En dix ans, l'économie israélienne a jeté à la poubelle l'équivalent de 211 milliards de shekels de denrées alimentaires. C'est le constat accablant du rapport décennal publié par Leket Israel et BDO, réalisé en collaboration avec les ministères de la Protection de l'environnement et de la Santé. Un paradoxe insoutenable alors que 1,5 million d'Israéliens vivent en situation d'insécurité alimentaire.
2,6 millions de tonnes jetées en 2024
Rien qu'en 2024, 2,6 millions de tonnes de nourriture, d'une valeur de 26,2 milliards de shekels, ont été gaspillées dans le pays. Cela représente 39% de la production alimentaire nationale, soit l'équivalent de 1,3% du PIB. Pour les seuls ménages, ce gâchis s'élève à 10 milliards de shekels, soit un coût annuel de 10 785 shekels par foyer.

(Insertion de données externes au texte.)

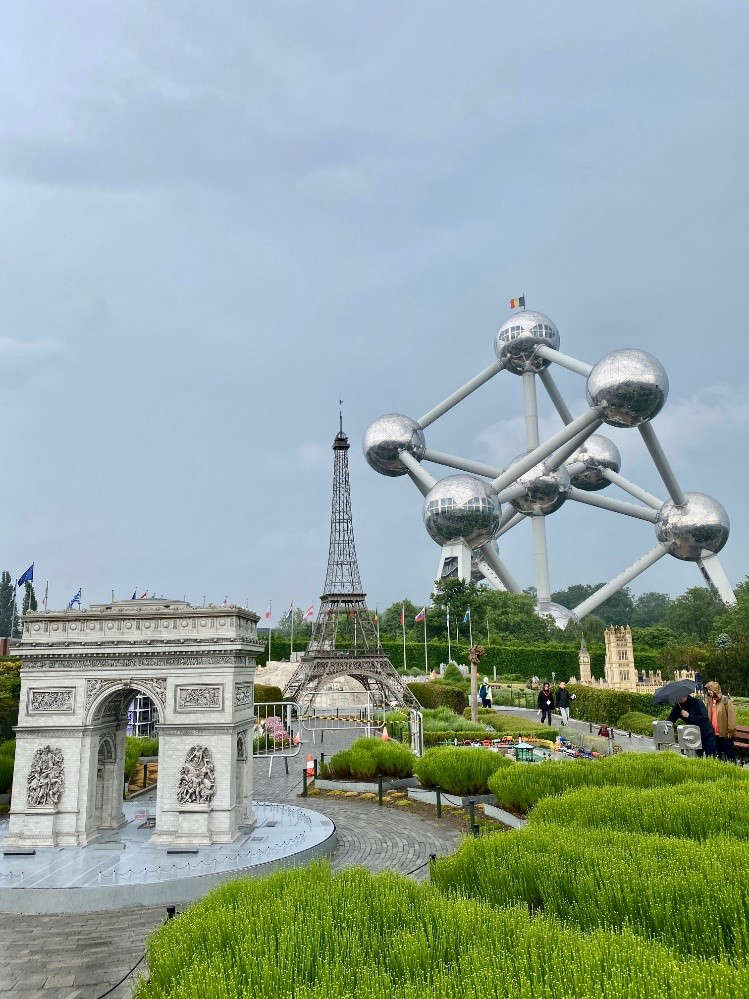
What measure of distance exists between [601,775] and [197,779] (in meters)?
8.05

Si le consommateur israélien gaspille moins qu'auparavant – une baisse de 13,3% par habitant, passant de 300 à 260 kg par an –, la hausse du coût de la vie et la croissance démographique maintiennent l'ampleur des pertes à un niveau particulièrement élevé.
Le contraste est saisissant : environ 1,5 million d'Israéliens, répartis dans quelque 485 000 foyers, vivent en situation d'insécurité alimentaire et ignorent s'ils pourront se procurer une alimentation saine et équilibrée jusqu'à la fin du mois.

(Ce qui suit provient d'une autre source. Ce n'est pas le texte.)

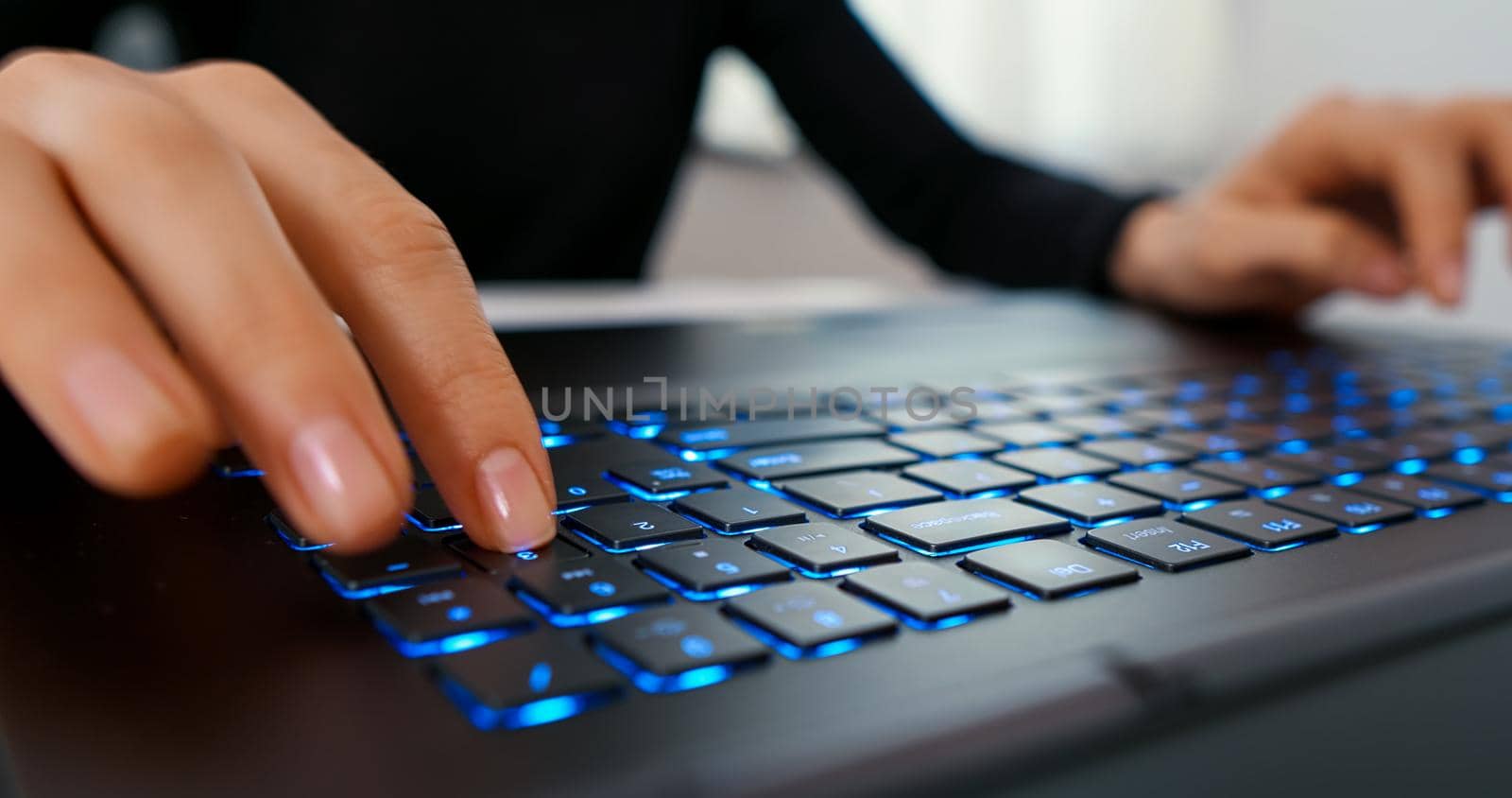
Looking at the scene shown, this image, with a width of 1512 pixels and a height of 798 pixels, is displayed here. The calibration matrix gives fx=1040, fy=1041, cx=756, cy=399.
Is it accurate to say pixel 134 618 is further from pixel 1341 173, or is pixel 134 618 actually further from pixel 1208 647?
pixel 1341 173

Un désastre environnemental et sanitaire
Au-delà du seul coût économique, les pertes alimentaires engendrent de graves conséquences environnementales et sanitaires. Le rapport estime le coût environnemental à 4,2 milliards de shekels par an, incluant le gaspillage des ressources en eau et des terres, les émissions de polluants et le traitement des déchets.
Les coûts sanitaires liés à l'insécurité alimentaire s'élèvent quant à eux à 5,8 milliards de shekels par an, soit environ 4% des dépenses nationales de santé. Un défi croissant pour le système de santé israélien.
Chen Herzog, économiste en chef de BDO et auteur du rapport, alerte : "Depuis la publication du premier rapport il y a 10 ans, le coût annuel de ces pertes pour l'économie a augmenté de 45%, passant de 18 milliards de shekels en 2015 à 26 milliards cette année. L'absence de politiques et de budgets nationaux visant à réduire ces pertes constitue un échec persistant."
Gidi Karuch, PDG de Leket Israël, renchérit : "211 milliards de shekels de nourriture gaspillés en une décennie. C'est un échec national injustifiable. Depuis 22 ans, notre organisation œuvre pour sauver des aliments de qualité, qui sont ensuite distribués à des centaines de milliers de familles en Israël. Selon le rapport, chaque shekel investi dans la conservation des aliments génère 10,7 shekels pour l'économie."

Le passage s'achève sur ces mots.